The Czech Ministry of Foreign Affairs is opening up the gardens of its baroque Prague headquarters, Černínský Palace, to stage a celebration of the country’s 10 year membership of the EU. The palace will be open from 10.00 am to 16.00 pm for guided tours with the garden events, including a concert by the band, Buty, starting at 17.30 pm. Exhibitions on Southeast Europe and 10 years of Czech EU membership will also take place in the gardens.
Montreal forward Tomáš Plekanec opened the scoring in Game 3 of the Canadiens’ second-round match-up against Boston on Tuesday – his third goal of the playoffs so far. The Canadiens dominated, spurred by a breakaway goal by P.K. Subban, at one point leading 3-0 at the Bell Centre before Boston clawed back to make it 3-2. Montreal scored an empty-netter in the dying minutes to settle matters at 4-2. The Candiens lead the series 2-1.
Hundreds of people including war veterans and Prime Minister Bohuslav Sobotka and other politicians attended an event in Plzeň on Tuesday evening marking the 69th anniversary of the liberation of the West Bohemian city at the end of WWII. The gathering, held at a monument entitled Thanks, America!, was the culmination of the five-day Celebration of Freedom. Plzeň was liberated by the US army on May 6 1945.

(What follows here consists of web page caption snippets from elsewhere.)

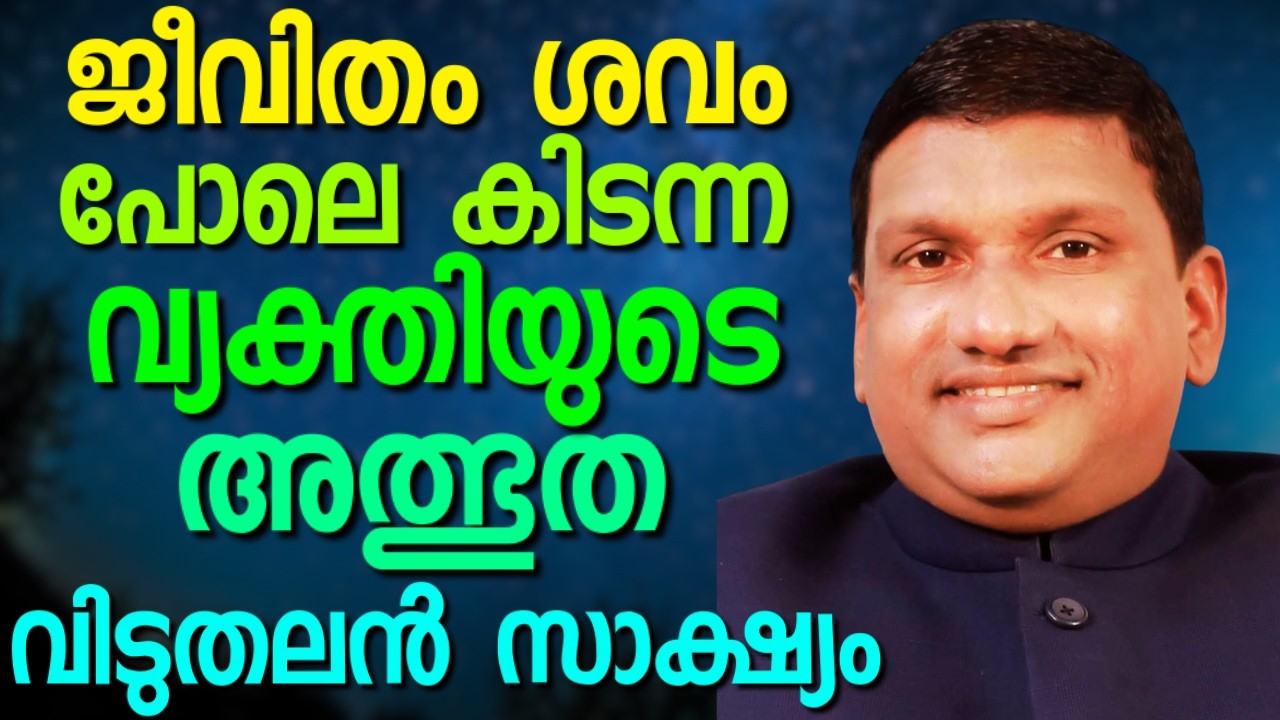 നാല് ചുവരുകൾക്കുള്ളിൽ ഒതുങ്ങി പോകേണ്ട വ്യക്തി ഇന്ന് || JIJY WILLIAMS || AROMA TV
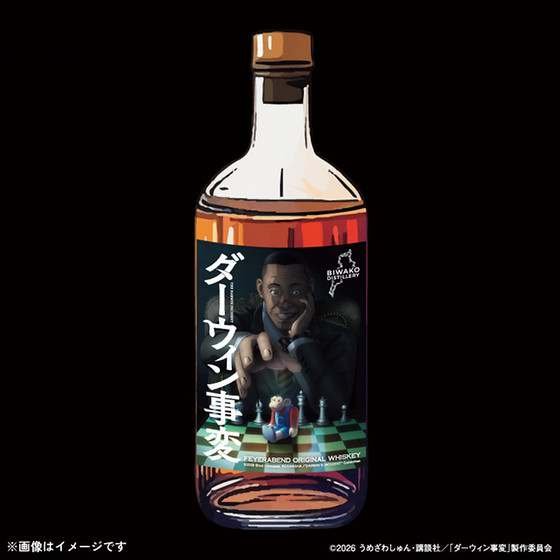 琵琶湖蒸溜所］ファイヤアーベント 琵琶湖蒸溜所熟成 英国産ブレン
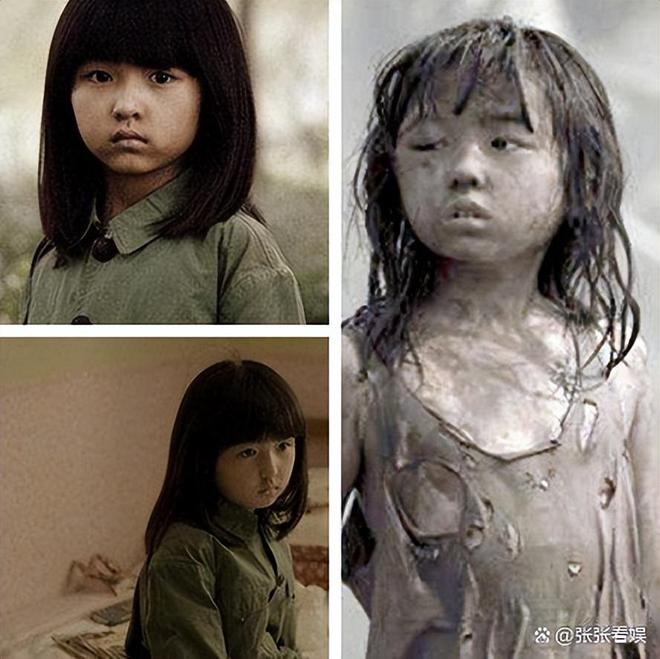 华表奖完整获奖名单揭晓，张子枫成00后首位影后，任素汐黑马逆袭-2023年颁奖典礼完整版在线观看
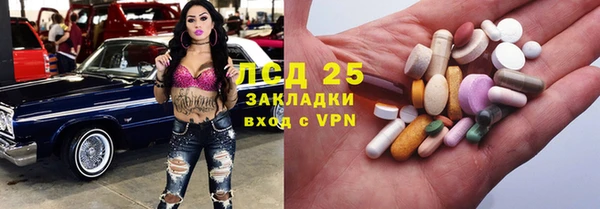 кокаин VHQ Алзамай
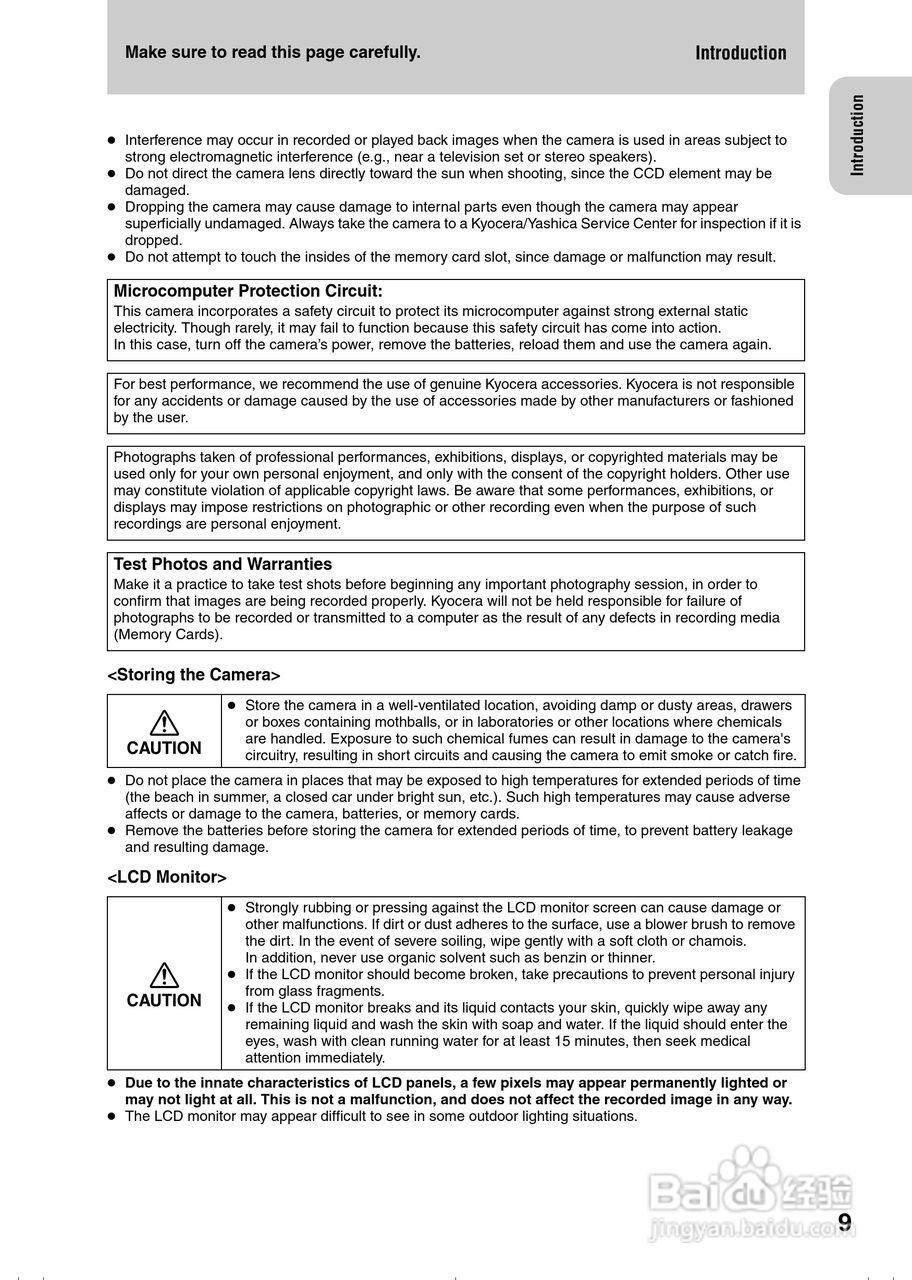 京瓷 Finecam L4数码相机说明书:[1]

The widower of 1980s pop star Iveta Bartošová is suspected of complicity in her suicide, the TV station Prima reported on Tuesday evening, quoting a state attorney. Josef Rychtář could face up to three years in jail if found guilty of the charge. Bartošová, who was 48, threw herself under a train on the outskirts of Prague on Tuesday last week. In recent years her career had been in decline and she was a staple of the Czech tabloid media.
The German president, Joachim Gauck, visited the former WWII ghetto and concentration camp at Terezín in central Bohemia on Tuesday afternoon. He was accompanied by his Czech counterpart, Milos Zeman, who said Mr. Gauck’s visit followed logically from his 2012 visit to Lidice. The German head of state viewed the small fortress at Terezín, which the Prague Gestapo used as a prison. Around 155,000 people, almost all of the Jewish, passed through Terezín in the course of the war; nearly 120,000 died, around 35,000 of them at Terezín itself. Prague’s Rabbi Karel Sidon, who brought Tuesday’s memorial ceremony to a close, said he regarded Mr. Gauck’s visit not as a mere gesture but an expression of interest. The German head of state is on a three-day state visit to the Czech Republic.

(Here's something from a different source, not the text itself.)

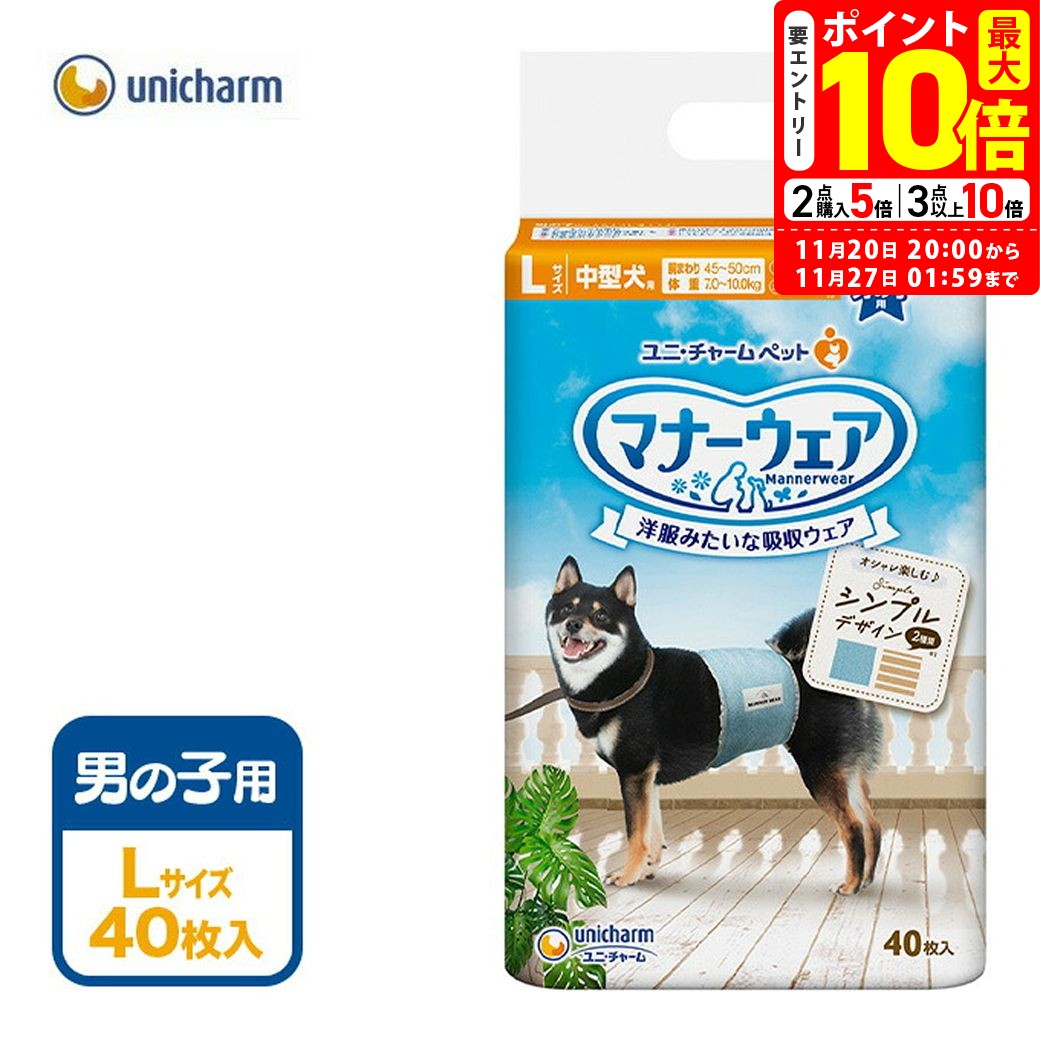 ポイント最大10倍！11/20 20:00〜11/27 01:59まで｜ユニチャーム マナーウェア 男の子用 L 40枚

The authorities in Prague say they will not pay the amount demanded by the company eMoneyServices to continue licensing the Opencard, an electronic card used for travel and other services in the city. Mayor Tomáš Hudeček said on Tuesday that an offer it received from eMoneyServices was unacceptable. He said City Hall was preparing a tender process to select a new card system; such a move would evidently put paid to the controversial Opencard, which has cost close to CZK 1.2 billion.
The opening concert of this year’s Prague Spring International Music Festival will be a tribute to the great Czech conductor Rafael Kubelík, who was born 100 years ago in June and died in 1996. Next Monday’s curtain raiser, featuring the traditional My Country by Smetana, will be performed by the Czech Philharmonic helmed by Jiří Bělohlávek. Kubelík conducted the first ever Prague Spring opening concert in 1946 and, after his return from exile, the first after the fall of Communism, in 1990. Six pieces by Czech composers will receive their world premiere in the first week of the Prague Spring, which runs until June 2 and is being held for the 69th time.
The Czech president, Miloš Zeman, has signed into law legislation requiring that soldiers serve at least 90 days in a conflict zone before they can be considered war veterans. Previously they were defined as veterans after 30 days of such service. The minister of defence, Martin Stropnický, said the move would help maintain the high moral credit attached to the status of war veteran. Soldiers who take part in operations with a lower security risk must serve 360 days to qualify as vets.
The Czech Republic may fail to draw on up CZK 10 billion of European Union funding available for research and development projects, the minister of education, Marcel Chládek, said on Tuesday. Mr. Chládek said he hoped to cut that figure by around CZK 4 billion. Previous estimates had suggested that around CZK 7.5 billion of potential EU funding for that area would not be accessed. A programme for research and development administered by the Ministry of Education is building six major scientific centres around the country. However, legislation on public tenders was complicating the use of EU money for those projects, Mr. Chládek said.
The German occupation of the Czech lands was the sad culmination of the two nations’ coexistence, the German president, Joachim Gauck, said in Prague on Tuesday. Speaking to students at Charles University on the second day of a state visit, Mr. Gauck said the post-war expulsion of ethnic Germans had been the final act of that drama. He praised the work of young Czech academics and others in exploring that subject, and commended the Czech recognition of Sudeten German resisters in 2005.